Malala Yousafzai with director Davis Guggenheim. Copyright: Caroline Furneaux/Twentieth Century Fox Film Corporation.
Malala Yousafzai with director Davis GuggenheimImage: picture-alliance/AP Photo/Twentieth Century Fox/C.Furneaux

"Guardian" critic Catherine Shoard speaks specifically of a moment in the film where Guggenheim asks her outright whether she would ever ask a boy out on a date, to which she giggles shyly. The documentary then shows her browsing images of Brad Pitt, Pakistani cricketer Shahid Afridi and tennis star Roger Federer.

Malala Yousafzai was born in Pakistan's Swat Valley in 1997. By 2008, as the Taliban's influence in the region grew, she was already a known advocate for the rights of girls to an education. In 2009 she started blogging for the BBC of her own experiences under the shadow of the Taliban - who had by now outright banned the education of girls, and begun destroying schools.

On October 9, 2012, a member of the Taliban borded her school bus and asked "Which one of you is Malala?" She identified herself and was shot in the head.

Yousafzai miraculously survived, and her family migrated to England - where she was treated at the Queen Elizabeth Hospital Birmingham. The film largely documents this sometimes embattled transition to a new country and culture, and Yousafzai's longing for Pakistan.

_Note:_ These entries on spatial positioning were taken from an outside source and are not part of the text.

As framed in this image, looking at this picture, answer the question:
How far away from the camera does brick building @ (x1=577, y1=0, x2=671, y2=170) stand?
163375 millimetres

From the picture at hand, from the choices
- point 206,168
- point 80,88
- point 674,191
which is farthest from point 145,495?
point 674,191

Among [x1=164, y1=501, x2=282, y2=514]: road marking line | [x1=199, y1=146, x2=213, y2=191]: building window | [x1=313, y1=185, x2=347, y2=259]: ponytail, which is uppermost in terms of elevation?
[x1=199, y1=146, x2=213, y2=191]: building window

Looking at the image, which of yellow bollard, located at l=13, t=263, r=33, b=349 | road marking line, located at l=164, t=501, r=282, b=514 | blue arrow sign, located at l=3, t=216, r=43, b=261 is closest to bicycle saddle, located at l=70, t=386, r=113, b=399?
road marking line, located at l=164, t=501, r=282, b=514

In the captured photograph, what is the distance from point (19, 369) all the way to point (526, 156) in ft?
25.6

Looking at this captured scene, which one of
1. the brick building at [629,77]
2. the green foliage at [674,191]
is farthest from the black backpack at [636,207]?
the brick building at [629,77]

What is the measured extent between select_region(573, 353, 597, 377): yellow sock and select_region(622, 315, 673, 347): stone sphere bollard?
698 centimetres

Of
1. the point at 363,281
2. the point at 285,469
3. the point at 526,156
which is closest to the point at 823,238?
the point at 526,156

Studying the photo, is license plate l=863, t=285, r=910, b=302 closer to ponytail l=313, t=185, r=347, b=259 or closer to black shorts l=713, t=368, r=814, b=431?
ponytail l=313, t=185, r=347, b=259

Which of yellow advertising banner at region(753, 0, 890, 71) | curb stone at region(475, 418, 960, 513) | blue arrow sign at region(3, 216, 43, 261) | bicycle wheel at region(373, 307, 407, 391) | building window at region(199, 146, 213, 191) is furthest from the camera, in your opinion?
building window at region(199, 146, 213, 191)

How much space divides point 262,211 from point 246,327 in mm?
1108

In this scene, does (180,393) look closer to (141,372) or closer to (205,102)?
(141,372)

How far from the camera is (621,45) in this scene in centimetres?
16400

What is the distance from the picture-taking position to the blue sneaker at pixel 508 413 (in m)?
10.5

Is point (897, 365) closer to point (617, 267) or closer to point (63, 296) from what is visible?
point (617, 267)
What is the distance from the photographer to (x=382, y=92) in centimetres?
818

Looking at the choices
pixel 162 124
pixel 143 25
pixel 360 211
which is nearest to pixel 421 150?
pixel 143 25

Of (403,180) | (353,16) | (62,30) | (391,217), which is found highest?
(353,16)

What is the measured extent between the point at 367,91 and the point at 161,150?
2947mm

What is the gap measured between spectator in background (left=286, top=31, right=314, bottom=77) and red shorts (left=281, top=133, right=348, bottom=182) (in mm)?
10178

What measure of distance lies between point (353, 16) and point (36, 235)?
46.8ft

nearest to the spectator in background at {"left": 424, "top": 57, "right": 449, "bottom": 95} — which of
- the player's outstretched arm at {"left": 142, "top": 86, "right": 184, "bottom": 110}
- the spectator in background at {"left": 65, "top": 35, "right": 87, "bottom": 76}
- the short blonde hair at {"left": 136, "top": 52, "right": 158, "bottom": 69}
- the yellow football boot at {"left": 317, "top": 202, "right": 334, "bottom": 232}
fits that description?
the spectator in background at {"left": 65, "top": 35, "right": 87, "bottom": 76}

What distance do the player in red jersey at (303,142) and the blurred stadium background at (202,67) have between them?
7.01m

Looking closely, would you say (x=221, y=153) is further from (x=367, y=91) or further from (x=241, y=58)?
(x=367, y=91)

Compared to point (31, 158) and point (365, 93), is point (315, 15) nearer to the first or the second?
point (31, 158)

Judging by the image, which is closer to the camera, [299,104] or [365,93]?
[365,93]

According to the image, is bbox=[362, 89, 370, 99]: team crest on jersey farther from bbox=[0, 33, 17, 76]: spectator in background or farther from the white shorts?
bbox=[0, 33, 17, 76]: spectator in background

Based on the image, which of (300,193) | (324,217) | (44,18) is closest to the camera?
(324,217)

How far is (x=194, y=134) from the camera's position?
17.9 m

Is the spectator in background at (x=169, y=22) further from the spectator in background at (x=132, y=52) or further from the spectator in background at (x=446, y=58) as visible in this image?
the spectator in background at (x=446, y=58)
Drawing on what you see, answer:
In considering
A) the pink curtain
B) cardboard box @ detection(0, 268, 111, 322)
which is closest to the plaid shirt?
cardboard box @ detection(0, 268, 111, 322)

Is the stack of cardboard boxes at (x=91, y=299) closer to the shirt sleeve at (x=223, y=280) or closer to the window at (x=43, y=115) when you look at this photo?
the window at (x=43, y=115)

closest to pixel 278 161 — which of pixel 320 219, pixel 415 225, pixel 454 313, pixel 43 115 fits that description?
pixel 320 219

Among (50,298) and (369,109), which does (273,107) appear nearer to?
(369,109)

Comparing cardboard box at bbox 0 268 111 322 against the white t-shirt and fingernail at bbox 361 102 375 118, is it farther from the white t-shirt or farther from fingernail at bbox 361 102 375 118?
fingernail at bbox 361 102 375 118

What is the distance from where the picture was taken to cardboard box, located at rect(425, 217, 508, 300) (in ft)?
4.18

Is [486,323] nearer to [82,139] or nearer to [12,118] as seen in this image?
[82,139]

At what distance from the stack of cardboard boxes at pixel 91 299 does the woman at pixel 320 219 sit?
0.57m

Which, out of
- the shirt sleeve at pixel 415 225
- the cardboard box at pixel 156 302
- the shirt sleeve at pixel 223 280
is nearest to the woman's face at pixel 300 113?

The film also explores the relationship between Yousafzai and her father Ziauddin, an educational activist himself, who - admittedly tempting fate - named her after Malalai of Maiwand, the Pashtun poet and warrior who fought and died in battle against British imperialists in the 1880s.

Following her recovery, Yousafzai was invited to speak at the UN - where she proclaimed that all children have a right to education - and was later awarded the Nobel Peace Prize in 2014. At age 17, she was the youngest to receive the accolade.